While some investors
may not find fault with such an arrangement, institutional investors who have
a fiduciary duty to their beneficiaries should definitely steer clear of the
deals.
"In my
view, if a hedge fund manager wants to pay a particular level of fees to a
marketing agent, that's their business," said Orin Kramer, chairman of
the New Jersey Investment Council, the oversight board for the state's pension
system. "But as a fiduciary, I would be very uncomfortable dealing with
a gatekeeper who is being paid on both sides of the trade."
Unfortunately,
not all fiduciaries know where these conflicts lie. They are often well hidden.
"Pension
consultants frequently have undisclosed financial arrangements with hedge
fund managers that create a conflict of interest," said Edward A. H.
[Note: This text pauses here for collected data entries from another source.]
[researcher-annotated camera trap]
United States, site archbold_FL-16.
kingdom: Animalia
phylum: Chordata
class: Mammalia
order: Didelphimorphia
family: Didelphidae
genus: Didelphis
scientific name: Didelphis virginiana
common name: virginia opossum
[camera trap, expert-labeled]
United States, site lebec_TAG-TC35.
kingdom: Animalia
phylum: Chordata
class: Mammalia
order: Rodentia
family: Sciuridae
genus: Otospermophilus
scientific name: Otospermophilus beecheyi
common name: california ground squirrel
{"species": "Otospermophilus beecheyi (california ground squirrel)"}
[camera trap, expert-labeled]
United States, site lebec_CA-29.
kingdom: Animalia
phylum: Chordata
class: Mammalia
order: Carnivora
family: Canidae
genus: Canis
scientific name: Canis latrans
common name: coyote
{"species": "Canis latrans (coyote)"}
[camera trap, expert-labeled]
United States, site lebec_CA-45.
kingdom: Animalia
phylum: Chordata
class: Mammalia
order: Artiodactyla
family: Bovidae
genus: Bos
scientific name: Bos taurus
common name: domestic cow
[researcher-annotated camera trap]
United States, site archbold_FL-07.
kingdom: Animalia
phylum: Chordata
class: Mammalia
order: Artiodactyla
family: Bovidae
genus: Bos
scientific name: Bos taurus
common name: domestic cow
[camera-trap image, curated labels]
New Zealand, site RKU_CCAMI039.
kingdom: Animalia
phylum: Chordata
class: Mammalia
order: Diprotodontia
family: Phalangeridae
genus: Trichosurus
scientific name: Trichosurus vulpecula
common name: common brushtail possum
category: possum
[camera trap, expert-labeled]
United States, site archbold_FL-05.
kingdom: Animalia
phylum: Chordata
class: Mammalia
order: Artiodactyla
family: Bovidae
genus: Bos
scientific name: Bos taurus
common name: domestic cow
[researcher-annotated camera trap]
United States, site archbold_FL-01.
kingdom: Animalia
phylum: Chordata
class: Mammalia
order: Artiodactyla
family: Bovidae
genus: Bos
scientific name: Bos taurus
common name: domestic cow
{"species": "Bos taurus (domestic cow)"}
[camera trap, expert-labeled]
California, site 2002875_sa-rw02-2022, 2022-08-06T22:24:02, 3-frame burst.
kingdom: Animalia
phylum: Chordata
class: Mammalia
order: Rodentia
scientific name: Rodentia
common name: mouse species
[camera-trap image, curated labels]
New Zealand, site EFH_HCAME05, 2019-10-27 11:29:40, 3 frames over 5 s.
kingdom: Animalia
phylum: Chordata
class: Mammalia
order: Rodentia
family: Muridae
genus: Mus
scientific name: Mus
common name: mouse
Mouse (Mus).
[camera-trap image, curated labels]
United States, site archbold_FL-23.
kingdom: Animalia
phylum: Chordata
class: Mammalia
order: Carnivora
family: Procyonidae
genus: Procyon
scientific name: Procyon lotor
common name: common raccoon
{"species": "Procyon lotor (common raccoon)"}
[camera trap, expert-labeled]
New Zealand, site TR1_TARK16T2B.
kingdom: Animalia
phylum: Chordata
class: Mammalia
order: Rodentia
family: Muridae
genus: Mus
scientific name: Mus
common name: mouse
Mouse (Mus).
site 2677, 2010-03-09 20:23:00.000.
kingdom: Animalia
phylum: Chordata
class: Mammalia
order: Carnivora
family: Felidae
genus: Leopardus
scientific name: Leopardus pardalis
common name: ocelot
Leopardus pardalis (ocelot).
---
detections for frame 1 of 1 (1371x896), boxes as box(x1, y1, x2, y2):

Siedle, president of Benchmark Financial Services, in Ocean Ridge, Fla., a
company that works for pension funds to investigate possible wrongdoing among
outside money managers.
Mr. Siedle says
the nature of these deals varies. Sometimes the payments come in the form
of commissions on trades steered by a hedge fund to a brokerage firm that
is affiliated with the consultant; in other cases the payments are fees paid
by the fund based on the assets the consultant brings in. In one case, Mr.
Siedle said, he found that a pension consultant received a partnership
interest in the hedge fund to which it was steering clients.
SUCH payments
were a part of the picture at Bayou. According to materials provided by the
fund to a prospective investor in 2003, Bayou had several outside marketers
that it paid either as a percentage of assets raised or through commissions
to the promoters' "designated broker/dealer."
One of the firms
that Bayou listed as an external promoter at that time was the Consulting
Services Group of Memphis. Bayou also gave prospective investors the name
of E. Lee Giovannetti, chief executive of Consulting Services, as a reference
and as an institutional investor in Bayou.
Joe Meals, a
spokesman for Consulting Services, said that the firm did act as a reference
for Bayou in 2003 and that it had recommended Bayou funds to clients. But,
he said, "We became uncomfortable with the operations at Bayou and made
recommendations to all our clients that they redeem their accounts, and they
did so long before any of these issues came to light." He added that
Bayou "may have executed commissions through our affiliated broker dealer
at one time, but not recently."
Consulting Services
did the right thing in advising its clients to exit Bayou before the debacle.
Others weren't so lucky.
In coming weeks,
federal and state investigators will try to sort out what happened to the
money that investors entrusted to Bayou. Because Bayou's minimum-investment
requirement of $250,000 was smaller than that of most hedge funds, the firm
unfortunately attracted a lot of individual investors. The United States attorney
in New York is seeking the forfeiture of all of Bayou's assets, including
$100 million seized by authorities in Arizona last May. How much Bayou's investors
ultimately get back is anybody's guess.
Larger investors,
especially those who are fiduciaries, should take a lesson from the losses
at Bayou. Conflicts of interest in the financial world are often hard to uncover.
But refusing to do the necessary digging is downright irresponsible.